Assemblers and fabricators
Assemblers and fabricators conduct quality checks for faulty components or mistakes in the assembly process.

Assemblers and fabricators build finished products and the parts that go into them. They use handtools and machines to make vehicles, toys, electronic devices, and more.

Duties

Assemblers and fabricators typically do the following:

  • Read and understand schematics and blueprints
  • Position or align components and parts either manually or with hoists
  • Use handtools or machines to assemble parts
  • Conduct quality control checks
  • Clean and maintain work area and equipment, including tools

Assemblers and fabricators need a range of knowledge and skills. For example, assemblers putting together complex machines must be able to read detailed schematics. After determining how parts should connect, they use handtools or power tools to trim, cut, and make other adjustments to fit components together. When the parts are properly aligned, they connect them with bolts and screws, or they weld or solder pieces together.

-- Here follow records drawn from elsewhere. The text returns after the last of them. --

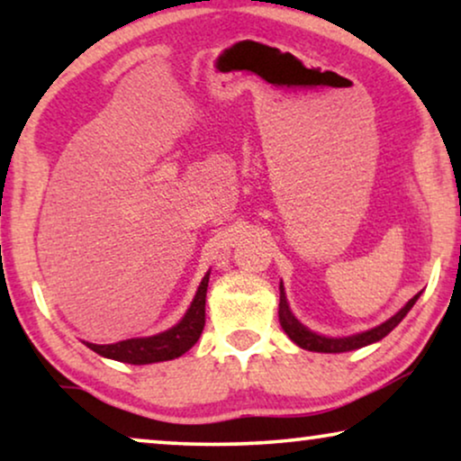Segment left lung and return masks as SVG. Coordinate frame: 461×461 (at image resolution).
<instances>
[{
	"mask_svg": "<svg viewBox=\"0 0 461 461\" xmlns=\"http://www.w3.org/2000/svg\"><path fill=\"white\" fill-rule=\"evenodd\" d=\"M421 294V292H420ZM420 294H415L411 300L407 302L405 306L401 308L399 312L394 314V317H390L386 323L374 327V330L369 331H363V333H357V336L352 338H342V339H333V338H325V336H319V333H312L308 331L304 325L298 323V319L294 317L292 311H289L287 306V300H285V292H283V285H281V295H279V321H281V327L285 330V333L289 338L294 339L295 344L300 346V348L304 350H314V352H348V350H357V348H363V346L367 344H374L377 339L386 338L390 331L394 330L396 325L401 323L402 319H405V314L411 311L415 302H418Z\"/></svg>",
	"mask_w": 461,
	"mask_h": 461,
	"instance_id": "left-lung-1",
	"label": "left lung"
}]
</instances>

Assemblers look for faulty components and mistakes throughout the assembly process. Such assessments help to ensure quality by allowing assemblers to fix problems before defective products are made.

Modern manufacturing systems use robots, computers, and other technologies. These systems use teams of workers to produce entire products or components.

Assemblers and fabricators may also be involved in product development. Designers and engineers may consult manufacturing workers during the design stage to improve product reliability and manufacturing efficiency. Some experienced assemblers work with designers and engineers to build prototypes or test products.

Although most assemblers and fabricators are classified as team assemblers, others specialize in producing one type of product or in doing the same or similar tasks throughout the manufacturing process.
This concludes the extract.